**Task statement:** Below is a set of records; print all of them exactly as written.

**Dataset records:**
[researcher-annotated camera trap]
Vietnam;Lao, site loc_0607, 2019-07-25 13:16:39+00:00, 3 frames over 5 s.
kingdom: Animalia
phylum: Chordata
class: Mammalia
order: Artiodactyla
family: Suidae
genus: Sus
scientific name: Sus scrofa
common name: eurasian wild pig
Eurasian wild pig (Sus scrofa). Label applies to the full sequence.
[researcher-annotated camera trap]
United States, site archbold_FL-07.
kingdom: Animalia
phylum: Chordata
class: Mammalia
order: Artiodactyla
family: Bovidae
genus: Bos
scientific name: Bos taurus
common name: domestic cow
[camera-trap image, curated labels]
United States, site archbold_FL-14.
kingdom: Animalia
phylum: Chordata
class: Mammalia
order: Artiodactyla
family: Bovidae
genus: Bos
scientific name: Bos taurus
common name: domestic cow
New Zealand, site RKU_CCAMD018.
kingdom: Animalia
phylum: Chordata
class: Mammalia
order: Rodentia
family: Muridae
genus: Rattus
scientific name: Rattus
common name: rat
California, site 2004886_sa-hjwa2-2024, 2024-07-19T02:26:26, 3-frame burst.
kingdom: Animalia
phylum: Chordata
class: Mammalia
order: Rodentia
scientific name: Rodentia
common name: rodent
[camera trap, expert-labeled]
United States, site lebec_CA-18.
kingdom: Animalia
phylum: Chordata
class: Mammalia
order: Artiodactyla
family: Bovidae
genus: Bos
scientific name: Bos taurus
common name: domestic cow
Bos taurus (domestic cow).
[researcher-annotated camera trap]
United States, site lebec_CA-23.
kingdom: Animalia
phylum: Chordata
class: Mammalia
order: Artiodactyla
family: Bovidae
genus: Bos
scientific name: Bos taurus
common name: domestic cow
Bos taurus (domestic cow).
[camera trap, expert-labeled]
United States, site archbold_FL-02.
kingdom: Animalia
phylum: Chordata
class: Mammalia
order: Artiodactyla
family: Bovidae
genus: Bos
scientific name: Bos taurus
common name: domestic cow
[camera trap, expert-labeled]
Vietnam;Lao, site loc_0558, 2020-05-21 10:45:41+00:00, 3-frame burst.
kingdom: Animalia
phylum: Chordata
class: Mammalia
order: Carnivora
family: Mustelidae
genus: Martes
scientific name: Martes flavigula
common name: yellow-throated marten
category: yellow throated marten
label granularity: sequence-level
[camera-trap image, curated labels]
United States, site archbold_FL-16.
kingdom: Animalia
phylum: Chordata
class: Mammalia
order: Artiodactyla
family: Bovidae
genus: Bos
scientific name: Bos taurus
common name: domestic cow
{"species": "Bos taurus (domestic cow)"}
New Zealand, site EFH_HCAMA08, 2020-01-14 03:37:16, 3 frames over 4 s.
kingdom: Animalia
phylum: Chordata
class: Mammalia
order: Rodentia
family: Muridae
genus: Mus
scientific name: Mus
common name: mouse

**Written response:**
[researcher-annotated camera trap]
Vietnam;Lao, site loc_0607, 2019-07-25 13:16:39+00:00, 3 frames over 5 s.
kingdom: Animalia
phylum: Chordata
class: Mammalia
order: Artiodactyla
family: Suidae
genus: Sus
scientific name: Sus scrofa
common name: eurasian wild pig
Eurasian wild pig (Sus scrofa). Label applies to the full sequence.
[researcher-annotated camera trap]
United States, site archbold_FL-07.
kingdom: Animalia
phylum: Chordata
class: Mammalia
order: Artiodactyla
family: Bovidae
genus: Bos
scientific name: Bos taurus
common name: domestic cow
[camera-trap image, curated labels]
United States, site archbold_FL-14.
kingdom: Animalia
phylum: Chordata
class: Mammalia
order: Artiodactyla
family: Bovidae
genus: Bos
scientific name: Bos taurus
common name: domestic cow
New Zealand, site RKU_CCAMD018.
kingdom: Animalia
phylum: Chordata
class: Mammalia
order: Rodentia
family: Muridae
genus: Rattus
scientific name: Rattus
common name: rat
California, site 2004886_sa-hjwa2-2024, 2024-07-19T02:26:26, 3-frame burst.
kingdom: Animalia
phylum: Chordata
class: Mammalia
order: Rodentia
scientific name: Rodentia
common name: rodent
[camera trap, expert-labeled]
United States, site lebec_CA-18.
kingdom: Animalia
phylum: Chordata
class: Mammalia
order: Artiodactyla
family: Bovidae
genus: Bos
scientific name: Bos taurus
common name: domestic cow
Bos taurus (domestic cow).
[researcher-annotated camera trap]
United States, site lebec_CA-23.
kingdom: Animalia
phylum: Chordata
class: Mammalia
order: Artiodactyla
family: Bovidae
genus: Bos
scientific name: Bos taurus
common name: domestic cow
Bos taurus (domestic cow).
[camera trap, expert-labeled]
United States, site archbold_FL-02.
kingdom: Animalia
phylum: Chordata
class: Mammalia
order: Artiodactyla
family: Bovidae
genus: Bos
scientific name: Bos taurus
common name: domestic cow
[camera trap, expert-labeled]
Vietnam;Lao, site loc_0558, 2020-05-21 10:45:41+00:00, 3-frame burst.
kingdom: Animalia
phylum: Chordata
class: Mammalia
order: Carnivora
family: Mustelidae
genus: Martes
scientific name: Martes flavigula
common name: yellow-throated marten
category: yellow throated marten
label granularity: sequence-level
[camera-trap image, curated labels]
United States, site archbold_FL-16.
kingdom: Animalia
phylum: Chordata
class: Mammalia
order: Artiodactyla
family: Bovidae
genus: Bos
scientific name: Bos taurus
common name: domestic cow
{"species": "Bos taurus (domestic cow)"}
New Zealand, site EFH_HCAMA08, 2020-01-14 03:37:16, 3 frames over 4 s.
kingdom: Animalia
phylum: Chordata
class: Mammalia
order: Rodentia
family: Muridae
genus: Mus
scientific name: Mus
common name: mouse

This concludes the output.